4985.3	Accvio @ 201C0000 w/o DMP while RB on VAX ?	NOMAHS::SECRIST	Rdb WWS; [email protected]	`Mon Feb 17 1997 10:45`	26
	; ...looks like another case of the bugcheck code not being able to ; successfully set the stall message ... So if we're bugchecking the bugcheck code I'd expect there to be no bugchecks ? If we get here we're going down at whatever level due to yet anothr problem, only we're not going to have the information we need to diagnose it, right ? This VAX customer was dying with an access violation, reason mask 00, virtual address 0001AAA3, PC 201C0000, with a PSL that is garbled in his FAX that I can retrieve if you want it -- but we can only find an entry in RDMMON.LOG and no dump files anywhere. Is this problem always at that PC on a VAX ? ; That code will be in the next ECO to 6.1. Which ECO to 6.1 would you expect this to be in ? Could this be part of an ECO for V6.0A or a special patch ? Regards, rcs
4985.4		HOTRDB::PMEAD	Paul, [email protected], 719-577-8032	`Mon Feb 17 1997 11:38`	5
	That PC doesn't make any sense to me so I can't say what is going on. The hack I put in the dumper code would be in V6.1A ECO 1 (V6.1-11). I don't know of any immediate plans to begin work on that ECO at this point in time.

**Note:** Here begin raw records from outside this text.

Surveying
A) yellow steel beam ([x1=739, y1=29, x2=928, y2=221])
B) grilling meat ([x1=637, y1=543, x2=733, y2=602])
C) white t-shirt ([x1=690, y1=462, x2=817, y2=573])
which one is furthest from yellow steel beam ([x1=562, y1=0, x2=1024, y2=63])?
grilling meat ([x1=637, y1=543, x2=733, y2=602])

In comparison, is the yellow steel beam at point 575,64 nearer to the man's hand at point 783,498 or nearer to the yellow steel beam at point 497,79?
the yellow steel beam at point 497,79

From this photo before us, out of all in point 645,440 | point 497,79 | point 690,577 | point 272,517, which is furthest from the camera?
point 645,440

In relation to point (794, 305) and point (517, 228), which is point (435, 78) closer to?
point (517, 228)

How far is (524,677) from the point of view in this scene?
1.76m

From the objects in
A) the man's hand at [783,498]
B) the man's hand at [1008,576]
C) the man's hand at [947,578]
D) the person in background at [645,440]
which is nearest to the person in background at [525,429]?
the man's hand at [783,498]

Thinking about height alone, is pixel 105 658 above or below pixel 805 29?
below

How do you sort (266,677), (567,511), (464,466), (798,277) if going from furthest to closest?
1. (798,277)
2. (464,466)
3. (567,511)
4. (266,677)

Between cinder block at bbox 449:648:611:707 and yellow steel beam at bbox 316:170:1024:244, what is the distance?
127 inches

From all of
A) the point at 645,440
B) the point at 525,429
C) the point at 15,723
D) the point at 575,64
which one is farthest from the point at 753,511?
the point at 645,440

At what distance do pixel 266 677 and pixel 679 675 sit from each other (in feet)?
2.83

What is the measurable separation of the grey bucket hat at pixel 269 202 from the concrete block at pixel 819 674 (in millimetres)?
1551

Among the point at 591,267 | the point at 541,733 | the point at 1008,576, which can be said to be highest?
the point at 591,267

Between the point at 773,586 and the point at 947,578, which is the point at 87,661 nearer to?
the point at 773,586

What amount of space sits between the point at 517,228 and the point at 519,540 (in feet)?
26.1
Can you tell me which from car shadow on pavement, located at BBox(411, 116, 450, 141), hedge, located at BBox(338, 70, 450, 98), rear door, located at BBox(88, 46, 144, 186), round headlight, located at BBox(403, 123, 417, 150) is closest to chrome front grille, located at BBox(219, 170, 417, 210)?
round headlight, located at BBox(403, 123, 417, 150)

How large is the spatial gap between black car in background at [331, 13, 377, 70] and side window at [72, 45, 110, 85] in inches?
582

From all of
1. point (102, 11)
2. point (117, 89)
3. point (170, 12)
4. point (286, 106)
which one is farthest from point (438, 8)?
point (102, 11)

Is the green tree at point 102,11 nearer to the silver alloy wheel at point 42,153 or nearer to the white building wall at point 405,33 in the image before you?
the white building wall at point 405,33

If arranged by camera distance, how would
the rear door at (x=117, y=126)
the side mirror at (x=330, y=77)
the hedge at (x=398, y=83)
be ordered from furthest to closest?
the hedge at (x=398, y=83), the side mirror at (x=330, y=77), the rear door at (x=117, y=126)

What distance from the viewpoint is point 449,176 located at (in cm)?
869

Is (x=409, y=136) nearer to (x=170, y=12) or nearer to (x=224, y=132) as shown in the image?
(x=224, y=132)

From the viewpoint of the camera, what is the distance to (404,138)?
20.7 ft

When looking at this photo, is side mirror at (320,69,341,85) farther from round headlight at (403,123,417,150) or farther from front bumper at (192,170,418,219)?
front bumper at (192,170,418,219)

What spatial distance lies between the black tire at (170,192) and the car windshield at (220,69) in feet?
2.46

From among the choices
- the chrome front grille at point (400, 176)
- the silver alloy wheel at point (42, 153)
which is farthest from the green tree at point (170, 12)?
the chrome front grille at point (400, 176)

4985.5	Bug 421402	CHSR36::LCONS		`Mon Feb 17 1997 11:45`	4
	Could it be related to bug 421402 ? With no Stop/id or Ctrl Y the problem has disapeared Louis
4985.6	Are all the cases of this on VAX ?	NOMAHS::SECRIST	Rdb WWS; [email protected]	`Mon Feb 17 1997 12:44`	17
	; That PC doesn't make any sense to me so I can't say what is going on. That is the same PC and VA from .0 of this note and that my customer saw today. They were at 6.0-14 so we're going to start by brining them up to 6.0-16, but if they get this a lot more they're going to be interested in your hack so we can get to the root of the problem (it still happens infrequently and they can't reproduce it at will, but since it takes ~1.5-2 hours to roll everything back when whatever DOES bite them they're getting real sick of not having a clue what it is). Regards, rcs
4985.7		HOTRDB::PMEAD	Paul, [email protected], 719-577-8032	`Mon Feb 17 1997 13:18`	8
	> That is the same PC and VA from .0 of this note and that my > customer saw today. Oh, the one from the monitor log. Well that is junk. You need to make sure they don't have any files in SYS$SYSTEM. If you don't find the RDMDBRBUG.DMP files then look for KOD$TT. files. In any case, you might want to look at the bug Louis refered to.